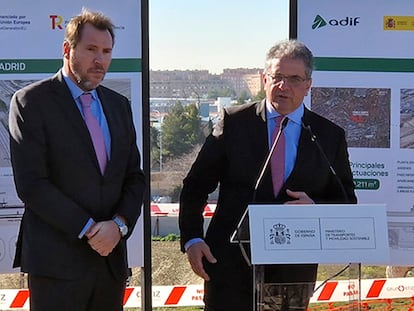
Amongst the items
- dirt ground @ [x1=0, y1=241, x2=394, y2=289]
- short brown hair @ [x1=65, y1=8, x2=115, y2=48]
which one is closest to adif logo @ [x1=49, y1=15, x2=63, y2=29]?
short brown hair @ [x1=65, y1=8, x2=115, y2=48]

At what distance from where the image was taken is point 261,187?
8.82ft

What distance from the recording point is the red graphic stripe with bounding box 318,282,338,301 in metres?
2.73

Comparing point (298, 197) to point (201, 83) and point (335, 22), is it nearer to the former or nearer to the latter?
point (335, 22)

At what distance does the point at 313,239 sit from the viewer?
2150 mm

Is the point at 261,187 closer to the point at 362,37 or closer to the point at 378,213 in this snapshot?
the point at 378,213

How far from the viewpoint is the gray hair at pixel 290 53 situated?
8.62 ft

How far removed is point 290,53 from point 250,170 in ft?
1.76

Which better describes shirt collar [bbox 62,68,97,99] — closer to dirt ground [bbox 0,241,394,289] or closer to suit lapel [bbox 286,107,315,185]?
suit lapel [bbox 286,107,315,185]

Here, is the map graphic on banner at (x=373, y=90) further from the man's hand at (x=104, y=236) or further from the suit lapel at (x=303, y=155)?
the man's hand at (x=104, y=236)

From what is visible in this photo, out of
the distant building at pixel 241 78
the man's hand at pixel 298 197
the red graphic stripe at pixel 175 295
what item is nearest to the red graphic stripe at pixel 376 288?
the red graphic stripe at pixel 175 295

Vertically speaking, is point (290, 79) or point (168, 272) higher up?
point (290, 79)

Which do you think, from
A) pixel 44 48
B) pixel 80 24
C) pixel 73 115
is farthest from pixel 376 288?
pixel 80 24

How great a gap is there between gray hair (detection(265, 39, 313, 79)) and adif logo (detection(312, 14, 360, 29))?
1.45m

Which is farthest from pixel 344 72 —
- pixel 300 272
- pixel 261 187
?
pixel 300 272
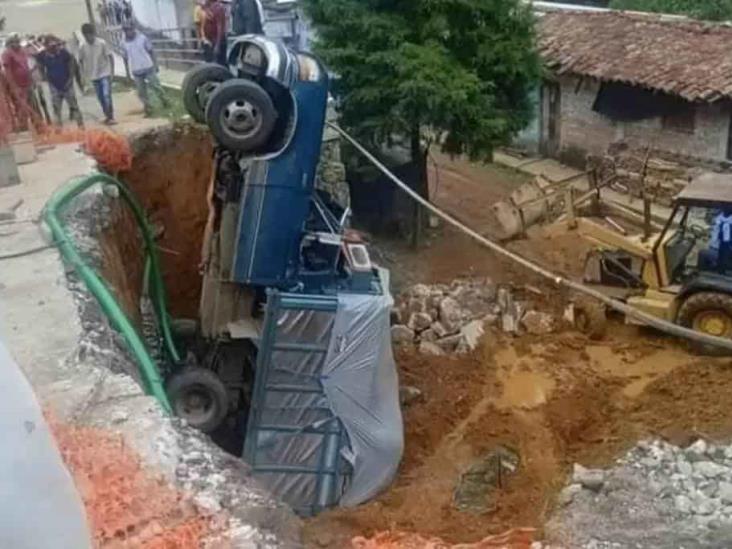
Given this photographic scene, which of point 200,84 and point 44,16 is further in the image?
point 44,16

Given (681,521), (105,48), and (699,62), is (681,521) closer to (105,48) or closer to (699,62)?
(105,48)

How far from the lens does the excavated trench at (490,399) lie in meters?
9.70

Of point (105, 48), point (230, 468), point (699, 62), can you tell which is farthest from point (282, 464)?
point (699, 62)

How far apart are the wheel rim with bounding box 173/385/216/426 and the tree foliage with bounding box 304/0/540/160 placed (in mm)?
6293

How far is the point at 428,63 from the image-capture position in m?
15.1

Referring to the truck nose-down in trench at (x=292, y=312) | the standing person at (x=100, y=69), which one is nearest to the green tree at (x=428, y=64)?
the standing person at (x=100, y=69)

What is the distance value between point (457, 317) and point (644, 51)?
9069 millimetres

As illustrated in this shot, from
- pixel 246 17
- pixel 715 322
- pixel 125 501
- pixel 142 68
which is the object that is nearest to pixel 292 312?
pixel 125 501

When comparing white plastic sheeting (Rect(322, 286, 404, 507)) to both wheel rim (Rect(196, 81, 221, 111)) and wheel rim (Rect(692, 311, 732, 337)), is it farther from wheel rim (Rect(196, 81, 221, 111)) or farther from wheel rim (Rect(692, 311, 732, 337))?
wheel rim (Rect(692, 311, 732, 337))

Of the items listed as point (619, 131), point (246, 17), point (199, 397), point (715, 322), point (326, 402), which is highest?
point (246, 17)

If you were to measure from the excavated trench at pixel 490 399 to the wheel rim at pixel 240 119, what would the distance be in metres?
1.80

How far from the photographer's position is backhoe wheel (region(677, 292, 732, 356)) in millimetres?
12414

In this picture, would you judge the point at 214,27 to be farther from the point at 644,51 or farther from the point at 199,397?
the point at 644,51

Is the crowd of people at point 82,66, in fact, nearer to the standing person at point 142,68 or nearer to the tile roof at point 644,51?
the standing person at point 142,68
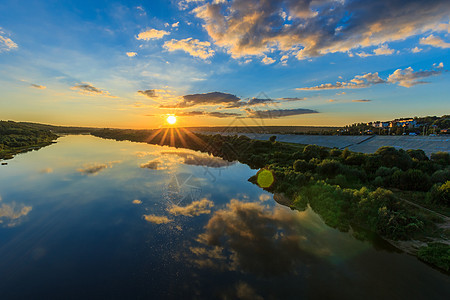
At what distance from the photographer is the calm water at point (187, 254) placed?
34.1 feet

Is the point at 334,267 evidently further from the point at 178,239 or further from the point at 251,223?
the point at 178,239

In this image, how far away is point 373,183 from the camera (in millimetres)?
24734

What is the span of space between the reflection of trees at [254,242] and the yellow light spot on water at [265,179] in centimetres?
842

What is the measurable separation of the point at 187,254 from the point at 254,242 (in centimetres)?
485

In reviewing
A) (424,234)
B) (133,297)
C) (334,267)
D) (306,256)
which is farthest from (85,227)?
(424,234)

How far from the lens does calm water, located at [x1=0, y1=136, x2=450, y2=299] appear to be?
1038 centimetres

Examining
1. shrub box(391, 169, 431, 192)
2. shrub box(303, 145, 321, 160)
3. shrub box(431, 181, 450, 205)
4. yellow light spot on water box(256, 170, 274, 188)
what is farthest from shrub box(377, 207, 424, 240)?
shrub box(303, 145, 321, 160)

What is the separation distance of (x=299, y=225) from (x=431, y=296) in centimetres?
834

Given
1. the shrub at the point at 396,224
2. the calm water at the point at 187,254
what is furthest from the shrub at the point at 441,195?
the calm water at the point at 187,254

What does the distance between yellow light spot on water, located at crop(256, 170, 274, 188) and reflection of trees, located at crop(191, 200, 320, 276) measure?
331 inches

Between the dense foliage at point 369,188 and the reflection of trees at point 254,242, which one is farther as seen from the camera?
the dense foliage at point 369,188

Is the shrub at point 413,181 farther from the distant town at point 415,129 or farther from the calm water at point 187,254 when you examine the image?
the distant town at point 415,129

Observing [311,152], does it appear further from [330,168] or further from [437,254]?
[437,254]

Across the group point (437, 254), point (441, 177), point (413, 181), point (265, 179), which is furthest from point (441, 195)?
point (265, 179)
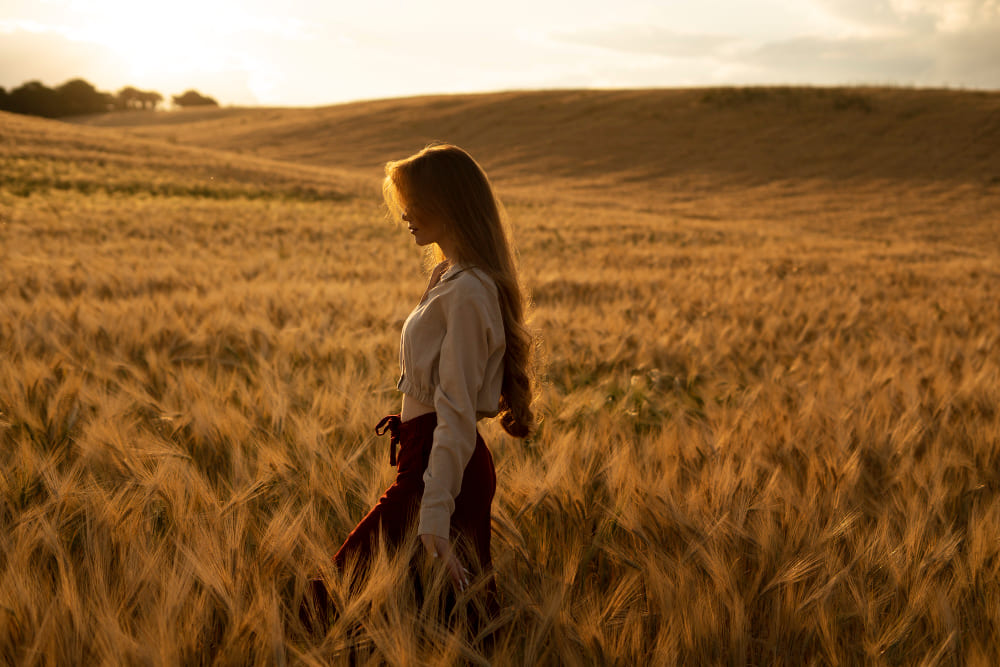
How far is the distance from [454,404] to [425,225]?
0.45 metres

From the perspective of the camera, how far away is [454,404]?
4.76ft

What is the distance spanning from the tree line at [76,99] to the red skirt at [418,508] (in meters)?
77.7

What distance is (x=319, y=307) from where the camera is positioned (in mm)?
5129

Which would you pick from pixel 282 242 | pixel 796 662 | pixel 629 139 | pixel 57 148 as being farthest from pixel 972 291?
pixel 629 139

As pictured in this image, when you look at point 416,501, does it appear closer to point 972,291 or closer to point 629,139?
point 972,291

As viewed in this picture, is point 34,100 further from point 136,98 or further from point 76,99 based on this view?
point 136,98

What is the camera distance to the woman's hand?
1.43 m

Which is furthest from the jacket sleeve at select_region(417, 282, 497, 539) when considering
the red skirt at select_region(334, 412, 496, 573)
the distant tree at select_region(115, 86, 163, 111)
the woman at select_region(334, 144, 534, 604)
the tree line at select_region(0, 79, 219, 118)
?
the distant tree at select_region(115, 86, 163, 111)

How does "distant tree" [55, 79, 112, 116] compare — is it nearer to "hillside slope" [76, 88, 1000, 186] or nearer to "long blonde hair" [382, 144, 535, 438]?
"hillside slope" [76, 88, 1000, 186]

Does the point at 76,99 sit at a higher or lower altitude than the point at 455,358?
higher

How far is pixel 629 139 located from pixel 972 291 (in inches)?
1396

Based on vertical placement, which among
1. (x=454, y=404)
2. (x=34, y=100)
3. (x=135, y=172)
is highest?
(x=34, y=100)

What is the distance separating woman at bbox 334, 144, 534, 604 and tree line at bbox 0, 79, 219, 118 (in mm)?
77545

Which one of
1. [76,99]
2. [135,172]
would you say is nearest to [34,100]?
[76,99]
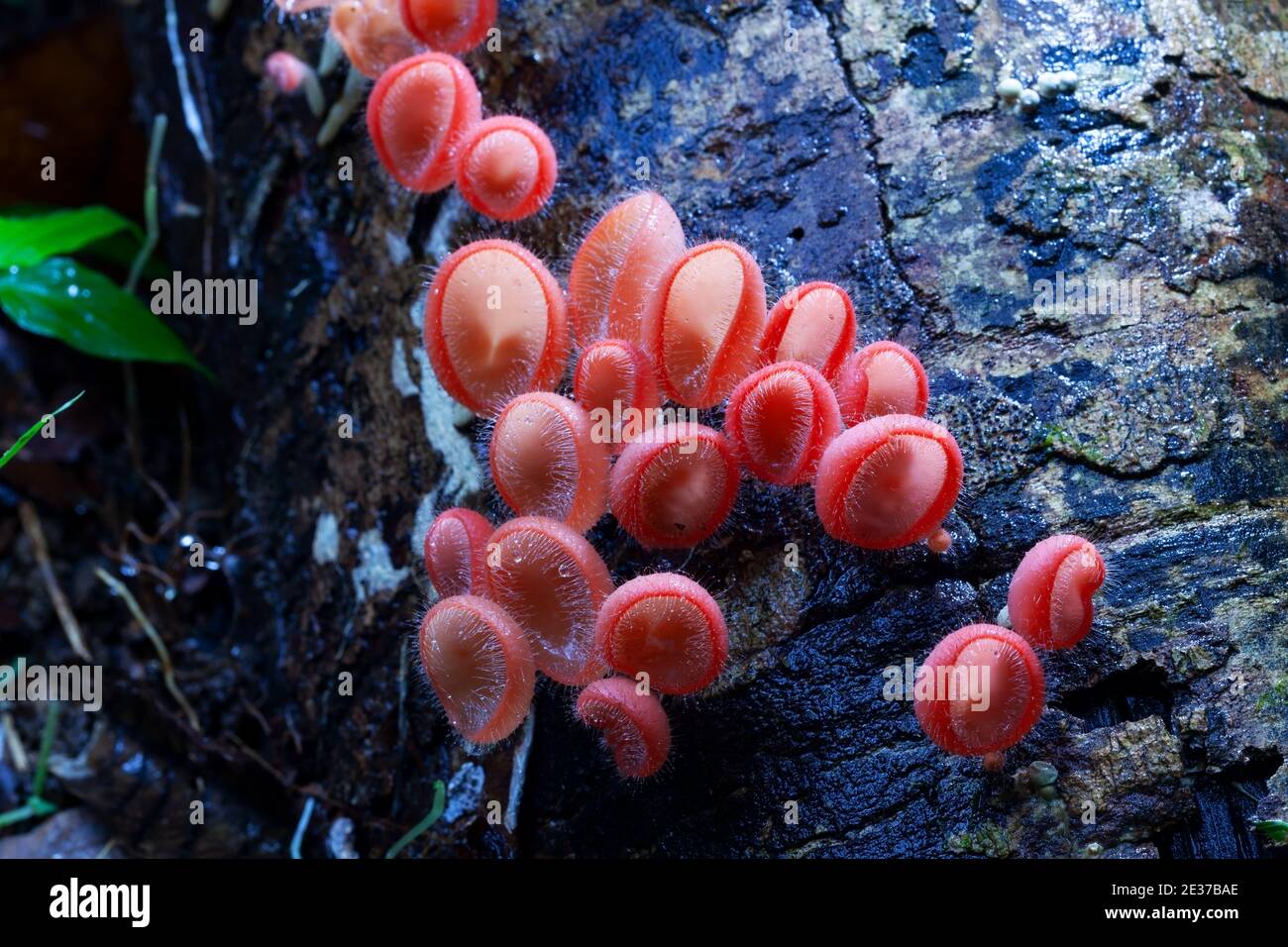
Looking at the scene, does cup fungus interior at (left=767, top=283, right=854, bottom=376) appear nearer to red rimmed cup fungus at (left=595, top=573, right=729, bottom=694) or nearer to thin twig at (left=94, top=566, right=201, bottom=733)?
red rimmed cup fungus at (left=595, top=573, right=729, bottom=694)

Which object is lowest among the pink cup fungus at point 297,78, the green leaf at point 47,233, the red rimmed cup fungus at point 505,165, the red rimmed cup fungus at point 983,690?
the red rimmed cup fungus at point 983,690

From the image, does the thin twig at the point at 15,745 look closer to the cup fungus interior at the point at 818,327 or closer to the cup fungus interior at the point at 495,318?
the cup fungus interior at the point at 495,318

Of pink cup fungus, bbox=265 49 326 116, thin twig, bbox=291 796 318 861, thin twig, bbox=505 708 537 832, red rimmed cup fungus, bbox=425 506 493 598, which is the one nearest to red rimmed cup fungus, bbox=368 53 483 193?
pink cup fungus, bbox=265 49 326 116

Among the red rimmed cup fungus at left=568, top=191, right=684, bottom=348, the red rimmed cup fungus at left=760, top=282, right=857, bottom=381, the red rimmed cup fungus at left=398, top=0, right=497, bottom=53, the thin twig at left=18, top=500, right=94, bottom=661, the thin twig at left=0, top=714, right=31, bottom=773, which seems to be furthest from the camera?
the thin twig at left=18, top=500, right=94, bottom=661

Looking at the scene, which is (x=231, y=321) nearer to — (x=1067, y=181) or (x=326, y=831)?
(x=326, y=831)

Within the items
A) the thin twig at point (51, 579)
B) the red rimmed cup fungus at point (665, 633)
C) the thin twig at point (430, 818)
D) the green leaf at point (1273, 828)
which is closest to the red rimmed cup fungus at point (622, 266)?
the red rimmed cup fungus at point (665, 633)

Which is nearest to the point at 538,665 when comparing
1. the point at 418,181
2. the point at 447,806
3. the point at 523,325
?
the point at 447,806
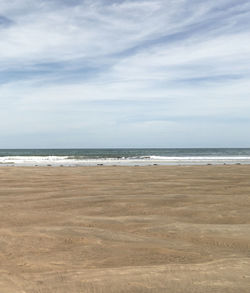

- _Short task_
Extract every line of the data above that contains the word "higher".

- _Answer to this exercise_
Vertically speaking, is point (290, 79) or point (168, 272) higher up?
Does the point at 76,99 sit at a higher or lower altitude than the point at 455,358?
higher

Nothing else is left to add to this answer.